WHAT NEEDS TO BE DONE - Please output the data exactly, without omitting anything.

(Collected data)
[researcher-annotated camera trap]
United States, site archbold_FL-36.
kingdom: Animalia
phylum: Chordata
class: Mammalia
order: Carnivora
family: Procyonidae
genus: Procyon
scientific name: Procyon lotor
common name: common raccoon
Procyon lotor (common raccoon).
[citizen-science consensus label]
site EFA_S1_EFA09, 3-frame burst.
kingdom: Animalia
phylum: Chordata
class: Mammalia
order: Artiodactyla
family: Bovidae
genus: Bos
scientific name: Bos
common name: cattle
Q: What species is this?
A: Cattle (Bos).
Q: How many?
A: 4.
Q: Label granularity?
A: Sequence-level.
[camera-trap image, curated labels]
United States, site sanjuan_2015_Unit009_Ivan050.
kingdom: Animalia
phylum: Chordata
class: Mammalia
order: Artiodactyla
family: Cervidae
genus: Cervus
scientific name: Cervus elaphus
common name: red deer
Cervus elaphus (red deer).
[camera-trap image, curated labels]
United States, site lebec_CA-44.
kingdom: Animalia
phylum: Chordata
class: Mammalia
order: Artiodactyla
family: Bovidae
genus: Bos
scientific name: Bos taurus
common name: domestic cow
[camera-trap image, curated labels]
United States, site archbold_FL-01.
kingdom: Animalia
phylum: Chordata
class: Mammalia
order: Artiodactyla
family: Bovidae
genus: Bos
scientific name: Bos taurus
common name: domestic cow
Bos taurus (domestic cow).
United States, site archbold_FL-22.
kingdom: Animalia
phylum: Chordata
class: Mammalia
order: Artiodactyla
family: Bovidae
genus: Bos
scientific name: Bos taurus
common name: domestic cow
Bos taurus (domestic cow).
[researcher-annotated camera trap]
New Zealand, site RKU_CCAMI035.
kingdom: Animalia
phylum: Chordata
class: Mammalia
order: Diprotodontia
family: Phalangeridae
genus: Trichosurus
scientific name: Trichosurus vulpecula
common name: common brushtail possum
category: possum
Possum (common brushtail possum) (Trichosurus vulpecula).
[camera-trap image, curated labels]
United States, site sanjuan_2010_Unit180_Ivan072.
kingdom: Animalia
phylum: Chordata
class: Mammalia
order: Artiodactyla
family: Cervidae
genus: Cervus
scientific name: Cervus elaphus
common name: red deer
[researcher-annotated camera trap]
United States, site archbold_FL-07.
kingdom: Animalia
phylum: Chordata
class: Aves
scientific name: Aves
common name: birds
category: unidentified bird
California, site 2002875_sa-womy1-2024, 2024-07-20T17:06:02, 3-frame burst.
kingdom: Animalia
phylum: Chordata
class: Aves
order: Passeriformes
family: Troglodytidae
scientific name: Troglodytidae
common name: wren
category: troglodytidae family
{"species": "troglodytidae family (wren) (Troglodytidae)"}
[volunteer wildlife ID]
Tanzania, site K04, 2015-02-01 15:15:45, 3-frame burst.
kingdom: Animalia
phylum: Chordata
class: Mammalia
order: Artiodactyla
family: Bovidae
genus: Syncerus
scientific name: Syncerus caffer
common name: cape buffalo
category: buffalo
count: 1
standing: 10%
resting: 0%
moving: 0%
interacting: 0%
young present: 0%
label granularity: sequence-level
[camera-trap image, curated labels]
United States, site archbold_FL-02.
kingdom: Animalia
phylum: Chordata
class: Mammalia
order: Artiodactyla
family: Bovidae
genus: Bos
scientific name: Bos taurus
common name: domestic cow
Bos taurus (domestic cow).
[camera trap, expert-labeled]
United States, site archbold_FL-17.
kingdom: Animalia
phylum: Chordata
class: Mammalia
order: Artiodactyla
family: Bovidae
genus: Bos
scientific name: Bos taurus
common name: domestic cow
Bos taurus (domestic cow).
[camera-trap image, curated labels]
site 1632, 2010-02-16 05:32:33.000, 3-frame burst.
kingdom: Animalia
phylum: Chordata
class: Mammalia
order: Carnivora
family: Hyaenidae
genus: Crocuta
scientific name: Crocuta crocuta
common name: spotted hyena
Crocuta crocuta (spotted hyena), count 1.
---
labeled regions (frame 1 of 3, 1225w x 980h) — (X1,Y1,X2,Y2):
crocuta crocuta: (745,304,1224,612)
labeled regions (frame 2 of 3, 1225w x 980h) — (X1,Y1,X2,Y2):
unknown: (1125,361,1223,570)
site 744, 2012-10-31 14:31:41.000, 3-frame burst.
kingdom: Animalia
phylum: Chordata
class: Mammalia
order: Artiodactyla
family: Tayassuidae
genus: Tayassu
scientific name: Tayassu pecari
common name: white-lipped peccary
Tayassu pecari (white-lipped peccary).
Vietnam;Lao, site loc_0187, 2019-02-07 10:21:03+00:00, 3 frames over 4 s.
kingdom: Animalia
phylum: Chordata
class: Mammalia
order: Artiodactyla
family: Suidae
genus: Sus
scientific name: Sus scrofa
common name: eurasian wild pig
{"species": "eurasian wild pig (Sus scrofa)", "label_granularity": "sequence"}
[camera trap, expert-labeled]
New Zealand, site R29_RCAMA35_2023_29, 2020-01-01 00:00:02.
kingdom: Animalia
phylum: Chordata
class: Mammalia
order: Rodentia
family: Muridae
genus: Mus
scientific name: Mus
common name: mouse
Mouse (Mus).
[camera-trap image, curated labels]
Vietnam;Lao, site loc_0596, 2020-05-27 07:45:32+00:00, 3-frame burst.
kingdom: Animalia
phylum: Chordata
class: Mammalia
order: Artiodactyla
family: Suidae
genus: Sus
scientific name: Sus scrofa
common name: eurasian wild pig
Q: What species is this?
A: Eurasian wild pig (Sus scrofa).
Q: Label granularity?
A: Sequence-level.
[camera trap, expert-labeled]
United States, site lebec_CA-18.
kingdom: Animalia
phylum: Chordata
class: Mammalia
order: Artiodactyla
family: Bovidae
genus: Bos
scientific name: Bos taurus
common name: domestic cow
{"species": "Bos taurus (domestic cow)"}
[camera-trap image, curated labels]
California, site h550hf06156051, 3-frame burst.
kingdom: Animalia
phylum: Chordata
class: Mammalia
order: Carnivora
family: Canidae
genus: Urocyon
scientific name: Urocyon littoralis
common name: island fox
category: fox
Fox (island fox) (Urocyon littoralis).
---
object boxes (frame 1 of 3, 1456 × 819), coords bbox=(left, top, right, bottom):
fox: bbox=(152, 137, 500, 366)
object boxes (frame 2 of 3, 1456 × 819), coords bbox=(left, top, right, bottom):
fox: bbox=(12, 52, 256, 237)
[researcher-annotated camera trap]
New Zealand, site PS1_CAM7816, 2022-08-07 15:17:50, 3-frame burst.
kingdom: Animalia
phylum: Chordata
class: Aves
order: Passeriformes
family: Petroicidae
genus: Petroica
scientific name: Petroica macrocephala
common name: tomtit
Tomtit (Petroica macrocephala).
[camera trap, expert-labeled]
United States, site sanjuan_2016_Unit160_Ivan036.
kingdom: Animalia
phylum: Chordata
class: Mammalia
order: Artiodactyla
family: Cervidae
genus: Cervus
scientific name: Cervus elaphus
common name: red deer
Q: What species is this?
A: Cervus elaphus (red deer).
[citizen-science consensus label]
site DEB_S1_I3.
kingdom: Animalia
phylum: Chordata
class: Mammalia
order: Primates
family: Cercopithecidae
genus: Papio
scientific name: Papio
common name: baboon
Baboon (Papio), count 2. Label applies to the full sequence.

TASK RESULT -
[researcher-annotated camera trap]
United States, site archbold_FL-36.
kingdom: Animalia
phylum: Chordata
class: Mammalia
order: Carnivora
family: Procyonidae
genus: Procyon
scientific name: Procyon lotor
common name: common raccoon
Procyon lotor (common raccoon).
[citizen-science consensus label]
site EFA_S1_EFA09, 3-frame burst.
kingdom: Animalia
phylum: Chordata
class: Mammalia
order: Artiodactyla
family: Bovidae
genus: Bos
scientific name: Bos
common name: cattle
Q: What species is this?
A: Cattle (Bos).
Q: How many?
A: 4.
Q: Label granularity?
A: Sequence-level.
[camera-trap image, curated labels]
United States, site sanjuan_2015_Unit009_Ivan050.
kingdom: Animalia
phylum: Chordata
class: Mammalia
order: Artiodactyla
family: Cervidae
genus: Cervus
scientific name: Cervus elaphus
common name: red deer
Cervus elaphus (red deer).
[camera-trap image, curated labels]
United States, site lebec_CA-44.
kingdom: Animalia
phylum: Chordata
class: Mammalia
order: Artiodactyla
family: Bovidae
genus: Bos
scientific name: Bos taurus
common name: domestic cow
[camera-trap image, curated labels]
United States, site archbold_FL-01.
kingdom: Animalia
phylum: Chordata
class: Mammalia
order: Artiodactyla
family: Bovidae
genus: Bos
scientific name: Bos taurus
common name: domestic cow
Bos taurus (domestic cow).
United States, site archbold_FL-22.
kingdom: Animalia
phylum: Chordata
class: Mammalia
order: Artiodactyla
family: Bovidae
genus: Bos
scientific name: Bos taurus
common name: domestic cow
Bos taurus (domestic cow).
[researcher-annotated camera trap]
New Zealand, site RKU_CCAMI035.
kingdom: Animalia
phylum: Chordata
class: Mammalia
order: Diprotodontia
family: Phalangeridae
genus: Trichosurus
scientific name: Trichosurus vulpecula
common name: common brushtail possum
category: possum
Possum (common brushtail possum) (Trichosurus vulpecula).
[camera-trap image, curated labels]
United States, site sanjuan_2010_Unit180_Ivan072.
kingdom: Animalia
phylum: Chordata
class: Mammalia
order: Artiodactyla
family: Cervidae
genus: Cervus
scientific name: Cervus elaphus
common name: red deer
[researcher-annotated camera trap]
United States, site archbold_FL-07.
kingdom: Animalia
phylum: Chordata
class: Aves
scientific name: Aves
common name: birds
category: unidentified bird
California, site 2002875_sa-womy1-2024, 2024-07-20T17:06:02, 3-frame burst.
kingdom: Animalia
phylum: Chordata
class: Aves
order: Passeriformes
family: Troglodytidae
scientific name: Troglodytidae
common name: wren
category: troglodytidae family
{"species": "troglodytidae family (wren) (Troglodytidae)"}
[volunteer wildlife ID]
Tanzania, site K04, 2015-02-01 15:15:45, 3-frame burst.
kingdom: Animalia
phylum: Chordata
class: Mammalia
order: Artiodactyla
family: Bovidae
genus: Syncerus
scientific name: Syncerus caffer
common name: cape buffalo
category: buffalo
count: 1
standing: 10%
resting: 0%
moving: 0%
interacting: 0%
young present: 0%
label granularity: sequence-level
[camera-trap image, curated labels]
United States, site archbold_FL-02.
kingdom: Animalia
phylum: Chordata
class: Mammalia
order: Artiodactyla
family: Bovidae
genus: Bos
scientific name: Bos taurus
common name: domestic cow
Bos taurus (domestic cow).
[camera trap, expert-labeled]
United States, site archbold_FL-17.
kingdom: Animalia
phylum: Chordata
class: Mammalia
order: Artiodactyla
family: Bovidae
genus: Bos
scientific name: Bos taurus
common name: domestic cow
Bos taurus (domestic cow).
[camera-trap image, curated labels]
site 1632, 2010-02-16 05:32:33.000, 3-frame burst.
kingdom: Animalia
phylum: Chordata
class: Mammalia
order: Carnivora
family: Hyaenidae
genus: Crocuta
scientific name: Crocuta crocuta
common name: spotted hyena
Crocuta crocuta (spotted hyena), count 1.
---
labeled regions (frame 1 of 3, 1225w x 980h) — (X1,Y1,X2,Y2):
crocuta crocuta: (745,304,1224,612)
labeled regions (frame 2 of 3, 1225w x 980h) — (X1,Y1,X2,Y2):
unknown: (1125,361,1223,570)
site 744, 2012-10-31 14:31:41.000, 3-frame burst.
kingdom: Animalia
phylum: Chordata
class: Mammalia
order: Artiodactyla
family: Tayassuidae
genus: Tayassu
scientific name: Tayassu pecari
common name: white-lipped peccary
Tayassu pecari (white-lipped peccary).
Vietnam;Lao, site loc_0187, 2019-02-07 10:21:03+00:00, 3 frames over 4 s.
kingdom: Animalia
phylum: Chordata
class: Mammalia
order: Artiodactyla
family: Suidae
genus: Sus
scientific name: Sus scrofa
common name: eurasian wild pig
{"species": "eurasian wild pig (Sus scrofa)", "label_granularity": "sequence"}
[camera trap, expert-labeled]
New Zealand, site R29_RCAMA35_2023_29, 2020-01-01 00:00:02.
kingdom: Animalia
phylum: Chordata
class: Mammalia
order: Rodentia
family: Muridae
genus: Mus
scientific name: Mus
common name: mouse
Mouse (Mus).
[camera-trap image, curated labels]
Vietnam;Lao, site loc_0596, 2020-05-27 07:45:32+00:00, 3-frame burst.
kingdom: Animalia
phylum: Chordata
class: Mammalia
order: Artiodactyla
family: Suidae
genus: Sus
scientific name: Sus scrofa
common name: eurasian wild pig
Q: What species is this?
A: Eurasian wild pig (Sus scrofa).
Q: Label granularity?
A: Sequence-level.
[camera trap, expert-labeled]
United States, site lebec_CA-18.
kingdom: Animalia
phylum: Chordata
class: Mammalia
order: Artiodactyla
family: Bovidae
genus: Bos
scientific name: Bos taurus
common name: domestic cow
{"species": "Bos taurus (domestic cow)"}
[camera-trap image, curated labels]
California, site h550hf06156051, 3-frame burst.
kingdom: Animalia
phylum: Chordata
class: Mammalia
order: Carnivora
family: Canidae
genus: Urocyon
scientific name: Urocyon littoralis
common name: island fox
category: fox
Fox (island fox) (Urocyon littoralis).
---
object boxes (frame 1 of 3, 1456 × 819), coords bbox=(left, top, right, bottom):
fox: bbox=(152, 137, 500, 366)
object boxes (frame 2 of 3, 1456 × 819), coords bbox=(left, top, right, bottom):
fox: bbox=(12, 52, 256, 237)
[researcher-annotated camera trap]
New Zealand, site PS1_CAM7816, 2022-08-07 15:17:50, 3-frame burst.
kingdom: Animalia
phylum: Chordata
class: Aves
order: Passeriformes
family: Petroicidae
genus: Petroica
scientific name: Petroica macrocephala
common name: tomtit
Tomtit (Petroica macrocephala).
[camera trap, expert-labeled]
United States, site sanjuan_2016_Unit160_Ivan036.
kingdom: Animalia
phylum: Chordata
class: Mammalia
order: Artiodactyla
family: Cervidae
genus: Cervus
scientific name: Cervus elaphus
common name: red deer
Q: What species is this?
A: Cervus elaphus (red deer).
[citizen-science consensus label]
site DEB_S1_I3.
kingdom: Animalia
phylum: Chordata
class: Mammalia
order: Primates
family: Cercopithecidae
genus: Papio
scientific name: Papio
common name: baboon
Baboon (Papio), count 2. Label applies to the full sequence.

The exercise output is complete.